## [WHAT IS REQUIRED]
Extract every line of the material below and reproduce it faithfully.

## [RECORDED DATA]
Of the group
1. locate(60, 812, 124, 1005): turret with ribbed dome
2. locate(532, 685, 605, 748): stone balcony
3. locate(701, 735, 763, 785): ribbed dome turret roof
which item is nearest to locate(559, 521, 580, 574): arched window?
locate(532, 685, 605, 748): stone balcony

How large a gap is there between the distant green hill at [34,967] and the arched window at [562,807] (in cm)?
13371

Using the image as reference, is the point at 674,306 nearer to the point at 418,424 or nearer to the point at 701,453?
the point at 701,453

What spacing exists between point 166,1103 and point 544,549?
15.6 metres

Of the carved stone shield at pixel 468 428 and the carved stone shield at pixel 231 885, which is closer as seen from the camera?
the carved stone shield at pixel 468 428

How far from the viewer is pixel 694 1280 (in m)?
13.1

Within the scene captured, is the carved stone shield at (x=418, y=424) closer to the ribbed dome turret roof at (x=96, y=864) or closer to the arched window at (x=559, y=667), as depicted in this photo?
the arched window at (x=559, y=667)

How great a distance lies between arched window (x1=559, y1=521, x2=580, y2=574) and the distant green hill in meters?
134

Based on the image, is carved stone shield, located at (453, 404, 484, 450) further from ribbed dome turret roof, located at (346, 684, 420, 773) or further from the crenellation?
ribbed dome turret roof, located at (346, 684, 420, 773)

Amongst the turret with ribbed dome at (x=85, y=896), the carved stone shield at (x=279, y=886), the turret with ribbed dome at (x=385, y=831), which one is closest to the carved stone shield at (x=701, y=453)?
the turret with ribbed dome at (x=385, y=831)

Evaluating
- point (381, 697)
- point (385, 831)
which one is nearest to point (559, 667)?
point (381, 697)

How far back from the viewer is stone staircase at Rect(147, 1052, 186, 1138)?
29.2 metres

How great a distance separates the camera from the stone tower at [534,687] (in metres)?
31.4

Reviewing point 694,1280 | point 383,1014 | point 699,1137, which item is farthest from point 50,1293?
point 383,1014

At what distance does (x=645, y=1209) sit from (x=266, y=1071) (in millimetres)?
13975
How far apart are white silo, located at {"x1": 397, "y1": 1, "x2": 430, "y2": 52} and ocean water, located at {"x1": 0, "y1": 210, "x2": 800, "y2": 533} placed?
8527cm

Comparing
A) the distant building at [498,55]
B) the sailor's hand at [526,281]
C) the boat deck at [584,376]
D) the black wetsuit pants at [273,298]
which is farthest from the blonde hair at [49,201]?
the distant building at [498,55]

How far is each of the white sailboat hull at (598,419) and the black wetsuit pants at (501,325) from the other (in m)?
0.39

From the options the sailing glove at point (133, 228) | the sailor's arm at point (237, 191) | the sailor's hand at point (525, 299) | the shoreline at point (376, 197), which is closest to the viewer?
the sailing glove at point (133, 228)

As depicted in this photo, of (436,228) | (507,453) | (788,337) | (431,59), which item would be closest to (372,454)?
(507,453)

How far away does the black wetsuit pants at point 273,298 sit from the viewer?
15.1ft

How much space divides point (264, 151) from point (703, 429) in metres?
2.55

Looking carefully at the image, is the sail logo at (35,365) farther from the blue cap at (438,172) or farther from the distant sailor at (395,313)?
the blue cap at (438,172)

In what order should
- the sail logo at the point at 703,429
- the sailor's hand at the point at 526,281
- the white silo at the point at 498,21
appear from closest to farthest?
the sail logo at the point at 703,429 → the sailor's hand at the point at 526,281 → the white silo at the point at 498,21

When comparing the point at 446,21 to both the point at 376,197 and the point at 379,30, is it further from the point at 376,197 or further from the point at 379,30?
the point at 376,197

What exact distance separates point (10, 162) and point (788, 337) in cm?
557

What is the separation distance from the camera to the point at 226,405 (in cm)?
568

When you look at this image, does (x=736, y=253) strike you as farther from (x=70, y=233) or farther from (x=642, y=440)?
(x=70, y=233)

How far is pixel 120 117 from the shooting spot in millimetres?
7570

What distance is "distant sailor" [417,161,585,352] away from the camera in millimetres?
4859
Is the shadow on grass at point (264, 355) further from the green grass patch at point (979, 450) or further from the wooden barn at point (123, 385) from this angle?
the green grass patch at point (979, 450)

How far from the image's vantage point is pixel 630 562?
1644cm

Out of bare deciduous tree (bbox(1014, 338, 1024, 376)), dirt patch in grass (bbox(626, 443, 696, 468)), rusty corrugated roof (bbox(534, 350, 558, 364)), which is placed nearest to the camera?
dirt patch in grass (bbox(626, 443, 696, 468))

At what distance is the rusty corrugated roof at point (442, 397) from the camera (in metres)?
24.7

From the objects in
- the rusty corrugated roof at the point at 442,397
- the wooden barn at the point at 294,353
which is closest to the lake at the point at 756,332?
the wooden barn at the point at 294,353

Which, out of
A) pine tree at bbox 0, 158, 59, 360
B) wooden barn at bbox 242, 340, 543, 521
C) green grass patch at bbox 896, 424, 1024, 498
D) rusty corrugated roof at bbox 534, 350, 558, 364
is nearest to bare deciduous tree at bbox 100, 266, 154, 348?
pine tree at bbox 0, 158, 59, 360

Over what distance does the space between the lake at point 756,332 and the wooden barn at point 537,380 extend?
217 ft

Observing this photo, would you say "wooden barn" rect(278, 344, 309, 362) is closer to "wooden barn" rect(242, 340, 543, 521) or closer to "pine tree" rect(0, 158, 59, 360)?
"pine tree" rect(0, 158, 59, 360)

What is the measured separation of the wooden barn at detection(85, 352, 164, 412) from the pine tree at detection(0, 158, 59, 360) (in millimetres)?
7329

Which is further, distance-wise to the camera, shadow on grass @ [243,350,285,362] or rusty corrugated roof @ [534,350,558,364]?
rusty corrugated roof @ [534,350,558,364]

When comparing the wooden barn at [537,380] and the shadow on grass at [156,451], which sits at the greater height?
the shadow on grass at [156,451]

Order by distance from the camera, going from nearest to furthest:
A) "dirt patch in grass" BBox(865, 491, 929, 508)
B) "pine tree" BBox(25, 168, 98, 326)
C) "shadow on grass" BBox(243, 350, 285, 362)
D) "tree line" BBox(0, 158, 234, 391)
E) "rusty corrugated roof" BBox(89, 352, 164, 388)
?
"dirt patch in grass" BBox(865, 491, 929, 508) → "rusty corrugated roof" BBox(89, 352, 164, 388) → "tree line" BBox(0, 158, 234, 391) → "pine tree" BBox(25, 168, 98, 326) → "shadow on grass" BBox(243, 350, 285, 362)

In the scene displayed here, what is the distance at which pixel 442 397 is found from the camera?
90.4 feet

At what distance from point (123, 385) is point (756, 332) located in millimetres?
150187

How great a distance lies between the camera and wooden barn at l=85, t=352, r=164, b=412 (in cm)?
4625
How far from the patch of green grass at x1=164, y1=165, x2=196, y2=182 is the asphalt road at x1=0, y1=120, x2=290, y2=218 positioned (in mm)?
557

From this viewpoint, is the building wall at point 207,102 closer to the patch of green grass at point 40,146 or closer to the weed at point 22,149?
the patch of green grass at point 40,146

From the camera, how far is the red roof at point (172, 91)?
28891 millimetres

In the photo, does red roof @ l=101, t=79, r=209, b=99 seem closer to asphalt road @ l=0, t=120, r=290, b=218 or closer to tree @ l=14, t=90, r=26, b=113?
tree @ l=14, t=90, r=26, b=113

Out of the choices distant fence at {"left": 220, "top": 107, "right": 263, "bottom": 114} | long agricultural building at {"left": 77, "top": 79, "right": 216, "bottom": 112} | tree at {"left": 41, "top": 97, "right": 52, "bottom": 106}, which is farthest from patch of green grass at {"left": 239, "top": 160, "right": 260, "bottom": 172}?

## [RESPONSE BELOW]
Of the group
1. locate(60, 812, 124, 1005): turret with ribbed dome
2. locate(532, 685, 605, 748): stone balcony
3. locate(701, 735, 763, 785): ribbed dome turret roof
which item is nearest to locate(559, 521, 580, 574): arched window?
locate(532, 685, 605, 748): stone balcony

How large a gap is there between the distant green hill at [34,967] and the arched window at [562,807] (in cm)?
13371

Using the image as reference, is the point at 674,306 nearer to the point at 418,424 or nearer to the point at 701,453?
the point at 701,453

What spacing exists between point 166,1103 and point 544,549?
15.6 metres

Of the carved stone shield at pixel 468 428 and the carved stone shield at pixel 231 885, which is closer as seen from the camera?
the carved stone shield at pixel 468 428

How far from the viewer is pixel 694 1280 (in m)?
13.1

Within the scene captured, is the carved stone shield at (x=418, y=424) closer to the ribbed dome turret roof at (x=96, y=864) or closer to the arched window at (x=559, y=667), as depicted in this photo?
the arched window at (x=559, y=667)

How great a distance lies between arched window (x1=559, y1=521, x2=580, y2=574) and the distant green hill in meters?
134

Based on the image, is carved stone shield, located at (453, 404, 484, 450) further from ribbed dome turret roof, located at (346, 684, 420, 773) or further from the crenellation?
ribbed dome turret roof, located at (346, 684, 420, 773)

Amongst the turret with ribbed dome at (x=85, y=896), the carved stone shield at (x=279, y=886), the turret with ribbed dome at (x=385, y=831), which one is closest to the carved stone shield at (x=701, y=453)?
the turret with ribbed dome at (x=385, y=831)

Evaluating
- point (381, 697)
- point (385, 831)
which one is nearest to point (559, 667)?
point (381, 697)

How far back from the viewer is stone staircase at Rect(147, 1052, 186, 1138)?
29.2 metres

How great a distance separates the camera from the stone tower at [534,687] (in metres)?
31.4

Reviewing point 694,1280 | point 383,1014 | point 699,1137, which item is farthest from point 50,1293?
point 383,1014

At what distance does (x=645, y=1209) sit from (x=266, y=1071) (in millimetres)?
13975
How far apart are white silo, located at {"x1": 397, "y1": 1, "x2": 430, "y2": 52} and ocean water, located at {"x1": 0, "y1": 210, "x2": 800, "y2": 533} placed?
8527cm

Comparing
A) the distant building at [498,55]
B) the sailor's hand at [526,281]
C) the boat deck at [584,376]
D) the black wetsuit pants at [273,298]
which is farthest from the blonde hair at [49,201]?
the distant building at [498,55]

How far is each of the white sailboat hull at (598,419) and the black wetsuit pants at (501,325) from the other (in m)?
0.39

From the options the sailing glove at point (133, 228) | the sailor's arm at point (237, 191) | the sailor's hand at point (525, 299) | the shoreline at point (376, 197), which is closest to the viewer?
the sailing glove at point (133, 228)

As depicted in this photo, of (436,228) | (507,453) | (788,337) | (431,59), which item would be closest to (372,454)?
(507,453)

How far away does the black wetsuit pants at point 273,298 sit from the viewer?
15.1ft

How much space divides point (264, 151) from point (703, 429) in metres?
2.55

Looking carefully at the image, is the sail logo at (35,365) farther from the blue cap at (438,172) or farther from the distant sailor at (395,313)?
the blue cap at (438,172)

In what order should
- the sail logo at the point at 703,429
- the sailor's hand at the point at 526,281
- the white silo at the point at 498,21
appear from closest to farthest?
the sail logo at the point at 703,429 → the sailor's hand at the point at 526,281 → the white silo at the point at 498,21

When comparing the point at 446,21 to both the point at 376,197 and the point at 379,30, is it further from the point at 376,197 or further from the point at 379,30?
the point at 376,197

What exact distance separates point (10, 162) and point (788, 337) in cm?
557

What is the separation distance from the camera to the point at 226,405 (in cm)?
568

When you look at this image, does (x=736, y=253) strike you as farther from (x=70, y=233) or farther from (x=642, y=440)?
(x=70, y=233)

How far is pixel 120 117 from the shooting spot in millimetres?
7570

What distance is "distant sailor" [417,161,585,352] away from the camera in millimetres?
4859
Is the shadow on grass at point (264, 355) further from the green grass patch at point (979, 450) or further from the wooden barn at point (123, 385) from this angle?
the green grass patch at point (979, 450)

How far from the image's vantage point is pixel 630 562?
1644cm

Out of bare deciduous tree (bbox(1014, 338, 1024, 376)), dirt patch in grass (bbox(626, 443, 696, 468)), rusty corrugated roof (bbox(534, 350, 558, 364)), which is placed nearest to the camera?
dirt patch in grass (bbox(626, 443, 696, 468))

At what distance is the rusty corrugated roof at point (442, 397) from the camera (in metres)?
24.7

From the objects in
- the rusty corrugated roof at the point at 442,397
- the wooden barn at the point at 294,353
which is closest to the lake at the point at 756,332?
the wooden barn at the point at 294,353

Which, out of
A) pine tree at bbox 0, 158, 59, 360
B) wooden barn at bbox 242, 340, 543, 521
C) green grass patch at bbox 896, 424, 1024, 498
D) rusty corrugated roof at bbox 534, 350, 558, 364
is nearest to bare deciduous tree at bbox 100, 266, 154, 348?
pine tree at bbox 0, 158, 59, 360

Over what distance does the space between the lake at point 756,332 and the wooden barn at point 537,380 extend?
217 ft

Observing this photo, would you say "wooden barn" rect(278, 344, 309, 362) is closer to "wooden barn" rect(242, 340, 543, 521) or closer to "pine tree" rect(0, 158, 59, 360)?
"pine tree" rect(0, 158, 59, 360)

What is the measured separation of the wooden barn at detection(85, 352, 164, 412) from the pine tree at detection(0, 158, 59, 360) (in millimetres)?
7329

Which is further, distance-wise to the camera, shadow on grass @ [243,350,285,362] or rusty corrugated roof @ [534,350,558,364]?
rusty corrugated roof @ [534,350,558,364]

When comparing the wooden barn at [537,380] and the shadow on grass at [156,451], which sits at the greater height?
the shadow on grass at [156,451]

Order by distance from the camera, going from nearest to furthest:
A) "dirt patch in grass" BBox(865, 491, 929, 508)
B) "pine tree" BBox(25, 168, 98, 326)
C) "shadow on grass" BBox(243, 350, 285, 362)
D) "tree line" BBox(0, 158, 234, 391)
E) "rusty corrugated roof" BBox(89, 352, 164, 388)
?
"dirt patch in grass" BBox(865, 491, 929, 508) → "rusty corrugated roof" BBox(89, 352, 164, 388) → "tree line" BBox(0, 158, 234, 391) → "pine tree" BBox(25, 168, 98, 326) → "shadow on grass" BBox(243, 350, 285, 362)

In the scene displayed here, what is the distance at which pixel 442 397 is found from the camera?
90.4 feet

At what distance from point (123, 385) is point (756, 332) located in millimetres?
150187

How great a distance lies between the camera and wooden barn at l=85, t=352, r=164, b=412 (in cm)?
4625
How far from the patch of green grass at x1=164, y1=165, x2=196, y2=182 is the asphalt road at x1=0, y1=120, x2=290, y2=218 positioned (in mm)?
557

From this viewpoint, is the building wall at point 207,102 closer to the patch of green grass at point 40,146 or closer to the weed at point 22,149?
the patch of green grass at point 40,146

From the camera, how far is the red roof at point (172, 91)?
28891 millimetres

In the photo, does red roof @ l=101, t=79, r=209, b=99 seem closer to asphalt road @ l=0, t=120, r=290, b=218 or closer to tree @ l=14, t=90, r=26, b=113?
tree @ l=14, t=90, r=26, b=113

Out of the choices distant fence at {"left": 220, "top": 107, "right": 263, "bottom": 114} | long agricultural building at {"left": 77, "top": 79, "right": 216, "bottom": 112} | tree at {"left": 41, "top": 97, "right": 52, "bottom": 106}, which is farthest from patch of green grass at {"left": 239, "top": 160, "right": 260, "bottom": 172}?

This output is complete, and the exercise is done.